Valor Econômico, v.20, n. 4928, 28/01/2020. Brasil p.A4

 

Orçamento impositivo desafia os técnicos da área econômica

 

Edna Simão

 

Os técnicos da equipe econômica batem cabeça para chegar a um consenso sobre como aplicar algumas das regras estabelecidas no orçamento impositivo, que começou a valer neste ano. Existem dúvidas sobre como elencar o que deve ser cortado de gastos, em caso de contingenciamento de recursos, já que todo o orçamento é impositivo. Ou ainda, no caso da liberação dos cortes, quem deverá ser atendido primeiro.

A avaliação é de que o governo terá menos flexibilidade para remanejar recursos pois passará a ter limites para o remanejamento sem aval parlamentar. Além disso, as emendas impositivas (individuais e de bancada), que somam R$ 15,4 bilhões em 2020, retiram ainda mais a margem de manobra do governo nas chamadas discricionárias (aquelas sobre as quais o governo tem maior controle). A situação é ainda pior para o Executivo com a criação das emendas do relator.

Para os técnicos, o orçamento impositivo acaba com a possibilidade de se fazer reserva de recursos para ajustar as dotações ao longo dos meses. Outra crítica: cortes do Executivo têm de ser lineares.

A ideia do governo é fechar entendimento sobre esses pontos até o fim de fevereiro para que a equipe econômica possa divulgar em março o relatório de receitas e despesas primárias, que apontará a necessidade ou não de contingenciamento para cumprimento da meta de resultado primário, de déficit de R$ 124 bilhões.

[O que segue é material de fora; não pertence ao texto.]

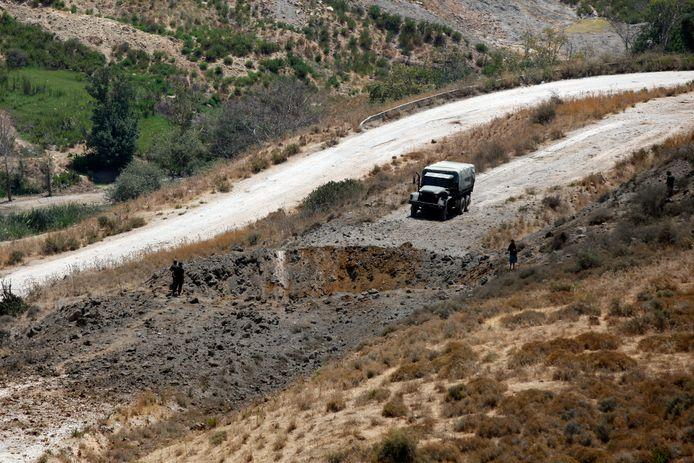 Libanese soldaten bij een krater veroorzaakt door een Israëlische luchtaanval vandaag in Dimashqiya.
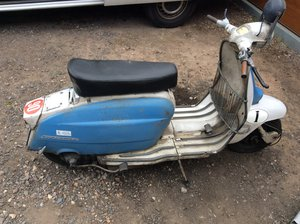 1963 Lambretta Li150 (63) Italian , running orig paint. For Sale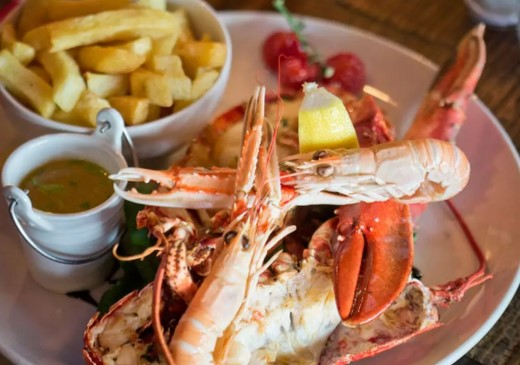 How to Choose Healthy Seafood Dishes When Dining Out
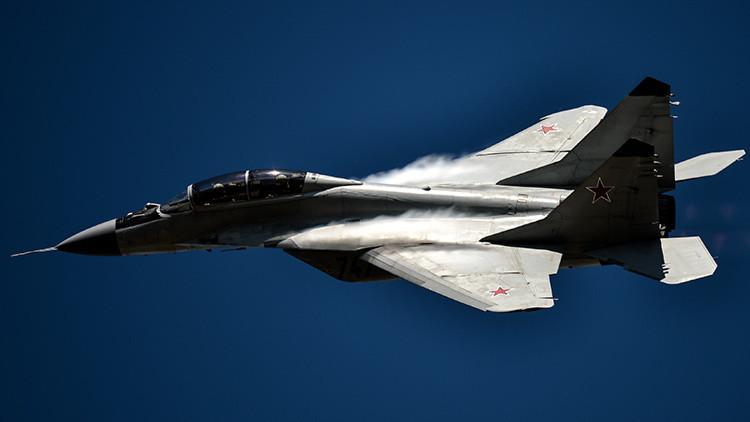 Caza multifuncional ruso MiG-29 en el salón aeronáutico MAKS-2015
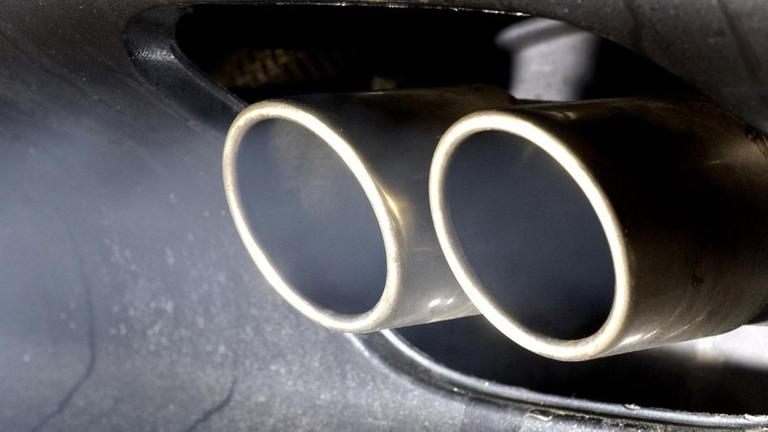 Autoabgase aus einem Auspuff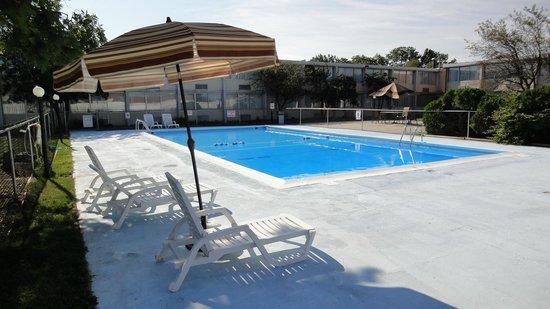 Fairborn Hotel and Inn: Swimming Pool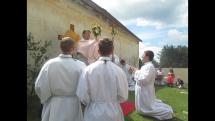 Poslední část procesí na slavnosti Božího těla ve Dvorech nad Lužnicí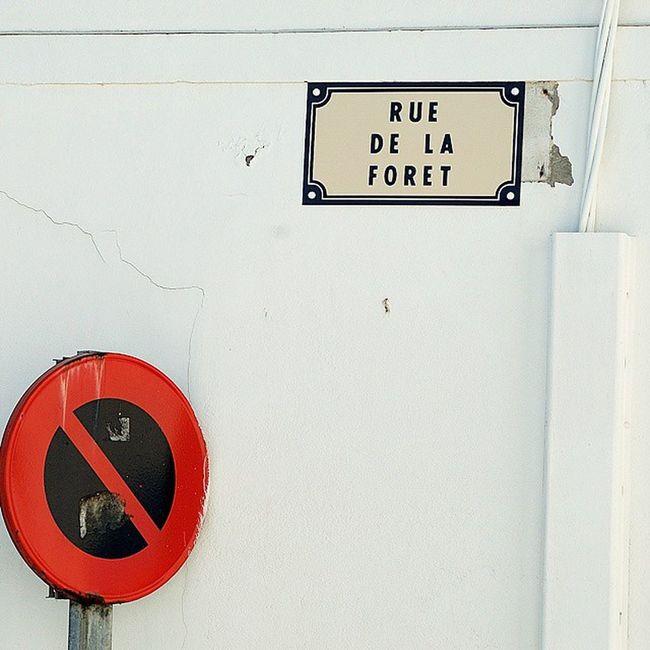 Rue de la forêt Saintrojanlesbains Oleron Charantemaritime Panneau interdictiondestationner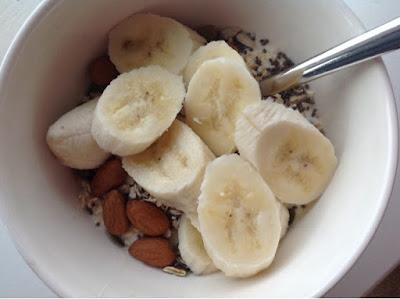 Yoghurt met noten, zaden en banaan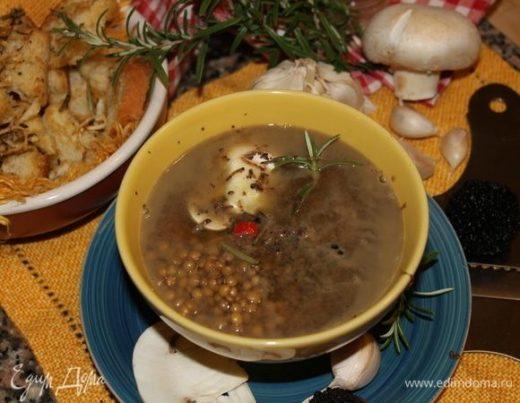 Итальянский суп из чечевицы с черным трюфелем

Uma nota técnica vai ser divulgada para uniformizar o entendimento. O objetivo é garantir segurança jurídica para que não sejam questionados no futuro. “É um momento conflituoso e incerto. Os técnicos têm receio da forma de interpretação”, destacou uma fonte. Um dos desafios é adequar o adicional de R$ 6 no salário mínimo neste ano - cujo valor passou de R$ 1.039 para R$ 1.045. O impacto nas despesas será de R$ 2,13 bilhões. A incorporação do aumento de gasto terá que ser compensada com a redução de outra despesa.

Os técnicos reforçam que a aprovação do orçamento impositivo reduziu a flexibilidade do governo em fazer remanejamento de recursos, aumentando a rigidez orçamentária. Por exemplo, antes, como a peça orçamentária era autorizativa, o governo poderia fazer por decreto remanejamento de dinheiro para atender, por exemplo, um projeto prioritário ou para destinar para um novo projeto.

Agora, por exemplo, há limites - que são variáveis dependendo do tipo da despesa - para esse tipo de remanejamento. Caso o limite seja ultrapassado, o Executivo precisará de aprovação dos parlamentares. Um técnico de orçamento do Congresso Nacional destacou que neste ano, com receitas discricionárias de R$ 89,664 bilhões, um dos patamares mais baixos da história, o Executivo terá que enviar neste ano ao Congresso pedido elevado de crédito suplementar e justificar o cancelamento da despesas para conseguir remanejar os recursos orçamentários para áreas consideradas prioritárias.

Por outro lado, técnicos do governo acreditam que a mudança de um orçamento autorizativo para um impositivo deve exigir no médio e longo prazos do governo um planejamento melhor de suas prioridades. Isso porque projetos encaminhados de última hora teriam que ser aprovados pelo Congresso e a chance de ser bem-sucedido em cenário de restrição fiscal é muito pequena. Esse, no entanto, é um ponto considerado positivo.